WHAT THE EXERCISE ASKS
Give back all the records exactly, keeping every line whole.

Segment Start: INPUT FOR THIS TASK

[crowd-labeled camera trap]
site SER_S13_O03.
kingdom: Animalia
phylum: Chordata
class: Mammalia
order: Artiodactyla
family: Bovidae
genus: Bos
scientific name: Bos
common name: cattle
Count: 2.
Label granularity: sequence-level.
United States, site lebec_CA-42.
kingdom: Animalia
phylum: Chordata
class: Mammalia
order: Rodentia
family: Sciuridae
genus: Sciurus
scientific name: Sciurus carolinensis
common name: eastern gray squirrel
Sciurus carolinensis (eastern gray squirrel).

Segment End: INPUT FOR THIS TASK

ANSWER SPACE
[crowd-labeled camera trap]
site SER_S13_O03.
kingdom: Animalia
phylum: Chordata
class: Mammalia
order: Artiodactyla
family: Bovidae
genus: Bos
scientific name: Bos
common name: cattle
Count: 2.
Label granularity: sequence-level.
United States, site lebec_CA-42.
kingdom: Animalia
phylum: Chordata
class: Mammalia
order: Rodentia
family: Sciuridae
genus: Sciurus
scientific name: Sciurus carolinensis
common name: eastern gray squirrel
Sciurus carolinensis (eastern gray squirrel).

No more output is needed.